Today, McLain is at home among the Govs bee colony—more so if she has students by her side in the apiary or can connect some learning aspect in the classroom. The USDA project was a big opportunity to do both. 

“This isn’t your average biology lab; students are actively engaged in federal research,” McLain says. “In addition to learning a number of really important scientific techniques, they recognize that they are doing something that could potentially be impactful in nature. That’s so meaningful.”

COVID-19 also presented a lesson, McLain adds. “The fact that the experiment got cut short due to the pandemic taught students that scientific research doesn’t always go the way you want it to go.”

Borgatti reiterates that the Bee Project was a huge teaching moment in regard to the big picture. “My students really see the reality of climate change and pollution, including the fact that we just can’t afford to lose honey bees. They get it.”

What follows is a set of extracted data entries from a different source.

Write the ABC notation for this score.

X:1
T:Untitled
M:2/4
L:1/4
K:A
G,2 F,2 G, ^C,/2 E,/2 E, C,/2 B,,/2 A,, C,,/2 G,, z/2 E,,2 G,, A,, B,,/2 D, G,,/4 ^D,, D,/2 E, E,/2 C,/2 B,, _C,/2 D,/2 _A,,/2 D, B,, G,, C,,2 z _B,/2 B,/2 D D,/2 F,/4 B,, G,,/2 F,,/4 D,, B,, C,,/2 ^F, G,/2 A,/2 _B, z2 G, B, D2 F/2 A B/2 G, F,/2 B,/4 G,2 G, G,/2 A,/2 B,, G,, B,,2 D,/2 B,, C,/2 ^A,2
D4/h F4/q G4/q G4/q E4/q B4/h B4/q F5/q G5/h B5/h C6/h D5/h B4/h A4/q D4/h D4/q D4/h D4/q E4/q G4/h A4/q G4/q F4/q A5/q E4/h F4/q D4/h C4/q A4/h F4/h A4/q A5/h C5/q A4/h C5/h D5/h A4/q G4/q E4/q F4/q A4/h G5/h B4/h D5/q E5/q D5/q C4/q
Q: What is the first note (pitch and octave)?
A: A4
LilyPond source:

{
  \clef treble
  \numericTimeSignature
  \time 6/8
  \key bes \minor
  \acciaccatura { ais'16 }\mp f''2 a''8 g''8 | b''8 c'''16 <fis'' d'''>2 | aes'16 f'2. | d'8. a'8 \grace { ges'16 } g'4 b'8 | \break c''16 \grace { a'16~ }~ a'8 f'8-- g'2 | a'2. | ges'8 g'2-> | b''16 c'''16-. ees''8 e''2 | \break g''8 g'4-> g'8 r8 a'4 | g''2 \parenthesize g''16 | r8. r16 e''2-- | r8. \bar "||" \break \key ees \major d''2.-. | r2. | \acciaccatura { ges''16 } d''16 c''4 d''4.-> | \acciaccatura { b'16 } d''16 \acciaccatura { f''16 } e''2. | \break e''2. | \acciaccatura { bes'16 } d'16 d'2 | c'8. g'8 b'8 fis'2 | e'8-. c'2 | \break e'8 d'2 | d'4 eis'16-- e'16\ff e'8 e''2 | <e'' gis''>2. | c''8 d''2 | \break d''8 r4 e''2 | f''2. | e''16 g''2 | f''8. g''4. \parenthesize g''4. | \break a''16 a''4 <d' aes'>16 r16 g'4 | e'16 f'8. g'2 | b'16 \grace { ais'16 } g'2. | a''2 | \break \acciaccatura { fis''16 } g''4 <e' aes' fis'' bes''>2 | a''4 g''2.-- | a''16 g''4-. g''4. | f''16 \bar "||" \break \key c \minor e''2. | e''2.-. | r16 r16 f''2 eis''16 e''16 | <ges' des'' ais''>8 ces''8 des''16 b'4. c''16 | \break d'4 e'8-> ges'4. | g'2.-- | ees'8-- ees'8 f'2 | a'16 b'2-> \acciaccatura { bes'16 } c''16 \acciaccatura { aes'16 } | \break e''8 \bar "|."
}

“My biggest takeaway from working on this project, even though it was cut short, is that there are solutions to every problem,” says Nugent, who is still curious as to how the research will turn out. “And regardless of whether or not individuals feel as though they can make an impact, putting in the effort is always the first step towards success at any level.”

It also boosted Nugent’s optimism about the future of the Earth’s ecosystems. “It's a really rewarding feeling to know you are part of something bigger than yourself; and for me to be part of a USDA project that has the potential to help the bees is beyond anything I've been able to be a part of before.”